» **Source extract**
# Curing the 'ol "dip bang" and holding low



## montigre (Oct 13, 2008)

Here's the first call out video by the new and improved BowJunky (Greg/Dan) who called out George Ryals IV to make a short shooting tip video. Well the subject discussed is something we, as competitive archres have all experienced. Perhaps the tips provided will help some of us. 

Enjoy!!
[video]https://www.facebook.com/BowJunky/videos/1004066713006910/?fref=nf[/video]


----------



## pwyrick (Feb 13, 2011)

Great vid. Tomorrow morning, I'll be checking my positions and process against this video. Thanks for posting it.


----------



## hooks (Mar 22, 2005)

*Check all griv's videos out on youtube*


----------



## redman (Feb 22, 2003)

Like to see Griv info about the torqueless d loop and what nocks work with loop


----------



## hooks (Mar 22, 2005)

redman said:


> Like to see Griv info about the torqueless d loop and what nocks work with loop


----------



## SonnyThomas (Sep 10, 2006)

I gotta talk with Griv, giving me the finger  Did you see it?


----------



## pwyrick (Feb 13, 2011)

Didn't get to shoot until this evening. I paid extra attention to my back shoulder position. It was fine. Now, after some warm up, I started employing GRIV's pre-load of the shoulder blade. It did make a positive difference with my hold. I thought my pre-load was already good. By flexing the muscle to move the shoulder blade in toward the spine, I realized that my pre-load had moved into the muscles on the outside of my shoulder blade and into my right lat. Not where I want the hold to come from. My form flaws come about through very subtle changes over time. And, they are very hard to notice without help. Thanks for pointing out the vid Montigre.


----------



## Flashclimber (May 3, 2013)

Griv should just make this video a TAW on youtube.


----------



## nochance (Nov 27, 2008)

He already had a TAW on this in the past.


----------

» **Dataset excerpt**
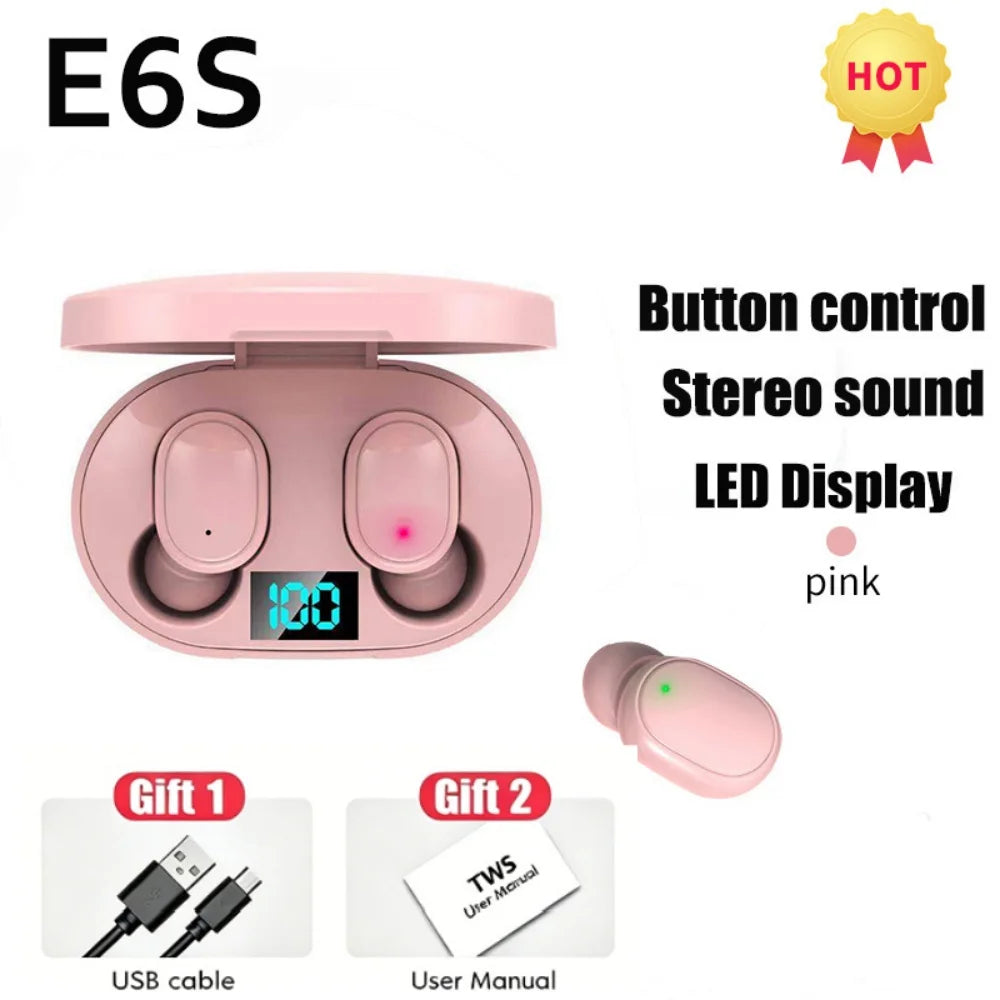 Écouteurs Bluetooth avec affichage numérique et micro, casque Bluetooth sans fil TWS E6S avec réduction de bruit pour Xiaomi Huawei Oppo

» **About this task**
In the forum thread on curing the dip bang, what did pwyrick pay extra attention to when shooting that evening?

» **Answer box**
The back shoulder position.